3.1. Define the function foldWith which uses an operation op, and an initial value b to reduce a range of integers to a value. For instance, given that op is addition (+), the result of folding the range 1 to 3 with b = 0 will be ( ( 0 + 1 ) + 2 + 3 = 6. foldWith should be curried (it will take the operation and return another function which expects the bounds). Note that foldWith is curry.
def foldWith (b: Int)(op: (Int,Int) => Int)(start: Int, stop: Int): Int = { def tail_fold(crt: Int, acc: Int): Int = ??? ?? }
3.2. Define the function foldConditional which extends foldWith by also adding a predicate p: Int ⇒ Int. foldConditional will reduce only those elements of a range which satisfy the predicate.
def foldConditional(b: Int)(op: (Int,Int) => Int, p: Int => Boolean)(start: Int, stop: Int): Int = ???
3.3. Implement the function foldRight which has the same behaviour as foldWith, but the order in which the operation is performed is now: 1+(2+(3+0))=6. What is the simplest way to implement it?
3.4. Write a function foldMap which takes values $ a_1, a_2, \ldots, a_k$ from a range and computes $ f(a_1)\;op\;f(a_2)\;op\;\ldots f(a_k)$ .
def foldMap(op: (Int,Int) => Int, f: Int => Int)(start: Int, stop: Int): Int = ???
3.5. Write a function which computes $ 1 + 2^2 + 3^2 + \ldots + (n-1)^2 + n^2$ using foldMap.
def sumSquares(n: Int): Int = ???
3.6. Write a function hasDivisor which checks if a range contains a multiple of k. Use foldMap and choose f carefully.
def hasDivisor(k: Int, start: Int, stop: Int): Boolean = ???

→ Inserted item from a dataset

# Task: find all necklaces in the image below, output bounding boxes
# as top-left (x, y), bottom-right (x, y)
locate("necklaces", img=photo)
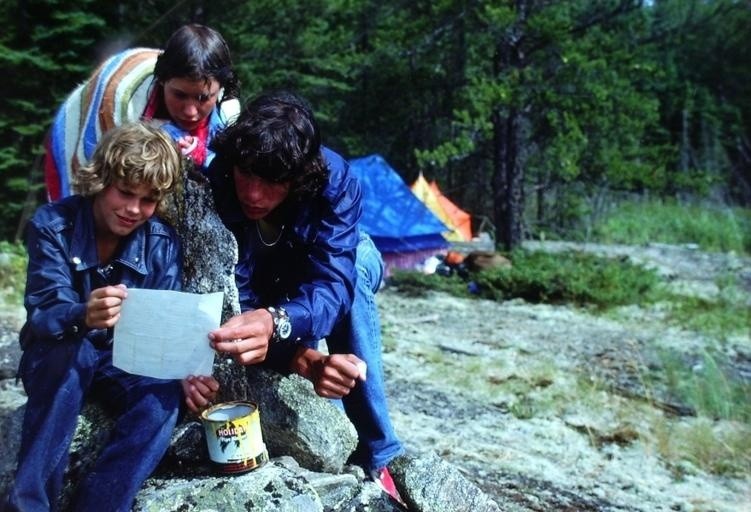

3.7. We can compute the sum of an area defined by a function within a range a,b (the integral of that function given the range), using the following recursive scheme:
- if the range is small enough, we treat f as a line (and the area as a trapeze). It's area is $ (f(a) + f(b))(b-a)/2$ .
- otherwise, we compute the mid of the range, we recursively compute the integral from a to mid and from mid to b, and add-up the result.
Implement the function integrate which computes the integral of a function f given a range:
def integrate(f: Double => Double)(start: Double, stop: Double): Double = ???
3.8. We define Line2D to be lines in a 2-dimensional space, and we represent them as functions. Write a function which takes a Line2D and translates it up on the Ox axis by a given offset. For instance, translateOx of 2 on y=x+1 will return y=x+3.
type Line2D = Int => Int def translateOx(offset: Int)(l: Line2D): Line2D = ???
3.9. (!) Write a function which takes a Line2D and translates it up on the Oy axis by a given offset.
def translateOy(offset: Int)(l: Line2D): Line2D = ???
3.10. Write a function which takes two lines, and checks if there exist integer coordinates within a given range for x, where the lines intersect.
def intersect(l1: Line2D, l2: Line2D)(start: Int, stop: Int): Boolean = ???
3.11. Write a function which takes two lines and a range of integers, and checks if l1 has larger y values than l2 over the entire range.
def larger(l1: Line2D, l2: Line2D)(start: Int, stop: Int): Boolean = ???